Horror writers had a long history of incorporating real life monsters, folklore, and urban legends into their stories. There had been real life inspirations as far back as The Murders at Rue Morgue and they’d made movies of most of my father’s “friends” from the Eighties. Stephen King, though, as far as I knew, was completely original in his inspirations.
“Your mother named you, Carrie,” Billy said. “Personally, I would have named you after Mary Jane Kelly.”
“After Jack the Ripper’s final victim?” Carrie said, shaking her head in disgust. “It’s like you don’t even want me to succeed.”
“I don’t want you to succeed,” Billy said, crossing his arms.
A large woman with scars on her face and dressed in a pink dress with an apron walked over to us. “Whatcha all talking about?”
“Nothing,” I said, sighing.
“We’re arguing with our dead father’s ghost about who to kill next,” Carrie said, cheerfully.
I facepalmed.
The woman smiled. “Ah, that’s adorable.
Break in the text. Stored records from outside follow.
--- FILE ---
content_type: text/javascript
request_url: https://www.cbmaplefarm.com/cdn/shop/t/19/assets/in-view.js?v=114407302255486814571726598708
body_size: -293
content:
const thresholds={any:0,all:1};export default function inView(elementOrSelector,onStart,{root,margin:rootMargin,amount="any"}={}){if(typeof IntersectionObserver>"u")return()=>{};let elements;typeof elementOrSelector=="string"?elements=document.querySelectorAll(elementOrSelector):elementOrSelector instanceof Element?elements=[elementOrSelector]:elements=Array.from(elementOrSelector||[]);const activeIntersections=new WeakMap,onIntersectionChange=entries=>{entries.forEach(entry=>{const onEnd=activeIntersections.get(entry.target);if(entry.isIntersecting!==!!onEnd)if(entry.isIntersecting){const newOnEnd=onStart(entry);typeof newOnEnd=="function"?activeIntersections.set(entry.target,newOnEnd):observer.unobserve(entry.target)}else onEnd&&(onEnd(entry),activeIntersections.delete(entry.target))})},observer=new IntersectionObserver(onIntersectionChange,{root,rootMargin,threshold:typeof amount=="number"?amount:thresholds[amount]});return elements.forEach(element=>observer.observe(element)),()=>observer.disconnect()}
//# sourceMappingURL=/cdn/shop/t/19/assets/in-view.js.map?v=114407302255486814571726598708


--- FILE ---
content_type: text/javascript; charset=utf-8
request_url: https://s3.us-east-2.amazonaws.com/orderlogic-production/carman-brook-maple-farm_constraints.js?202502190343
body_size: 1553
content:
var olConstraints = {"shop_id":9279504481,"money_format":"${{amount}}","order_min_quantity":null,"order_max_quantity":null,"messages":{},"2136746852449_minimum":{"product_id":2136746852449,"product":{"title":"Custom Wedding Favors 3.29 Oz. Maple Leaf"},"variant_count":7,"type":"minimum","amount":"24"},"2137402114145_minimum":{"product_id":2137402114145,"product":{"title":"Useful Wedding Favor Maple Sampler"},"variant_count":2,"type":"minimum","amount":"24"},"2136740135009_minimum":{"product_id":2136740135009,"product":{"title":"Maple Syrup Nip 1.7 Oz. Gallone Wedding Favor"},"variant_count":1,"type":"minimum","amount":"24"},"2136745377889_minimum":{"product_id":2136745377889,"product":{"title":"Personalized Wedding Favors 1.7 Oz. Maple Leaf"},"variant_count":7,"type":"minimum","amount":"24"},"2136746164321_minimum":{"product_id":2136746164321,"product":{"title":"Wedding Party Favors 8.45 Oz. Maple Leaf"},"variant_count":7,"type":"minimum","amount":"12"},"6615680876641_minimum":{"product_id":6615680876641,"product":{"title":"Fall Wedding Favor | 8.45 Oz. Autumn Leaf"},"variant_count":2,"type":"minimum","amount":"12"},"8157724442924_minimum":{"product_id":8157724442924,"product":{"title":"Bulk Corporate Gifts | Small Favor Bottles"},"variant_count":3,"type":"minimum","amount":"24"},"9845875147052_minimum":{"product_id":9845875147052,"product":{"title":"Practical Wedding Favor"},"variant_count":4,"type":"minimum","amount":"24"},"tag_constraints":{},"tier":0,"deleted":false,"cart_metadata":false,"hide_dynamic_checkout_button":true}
Your father used to come here all the time. Are you sure I can’t interest you in trying our ribs? They’ve got a special ingredient. Hehehe.”
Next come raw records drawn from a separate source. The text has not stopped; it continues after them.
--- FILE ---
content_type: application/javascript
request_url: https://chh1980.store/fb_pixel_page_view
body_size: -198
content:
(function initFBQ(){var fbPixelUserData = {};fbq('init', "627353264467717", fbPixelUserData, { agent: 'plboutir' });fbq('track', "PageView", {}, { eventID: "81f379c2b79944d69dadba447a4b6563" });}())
I stared at her. “Special ingredient?”
She gave me a knowing wink.
Great, we were in a cannibal diner.
“I’m vegan,” Carrie said, lying. She ate more meat than a wolf. “Sorry.”
“Suit yourself,” the woman said, turning around.
I turned to Billy. “Is this a psycho killer diner, Dad?”
I knew the answer, I just wanted to confirm it. I’d chosen the town of Wounded Buffalo, Kansas, population 134, in hopes of finding a place I could stay off the grid with my sister. Something about the place had leapt out at me and I wondered if my dad’s somewhat meager supernatural powers had influenced me from beyond the grave.
“A psycho killer town, son.” Billy smirked. “Remember, you’re always more vulnerable to mind-control when you go to sleep. Wounded Buffalo, Kansas is a slasher hot spot. I used to use this place to lie low between jobs. Wonderful people. Every one of them is as crazy as me.”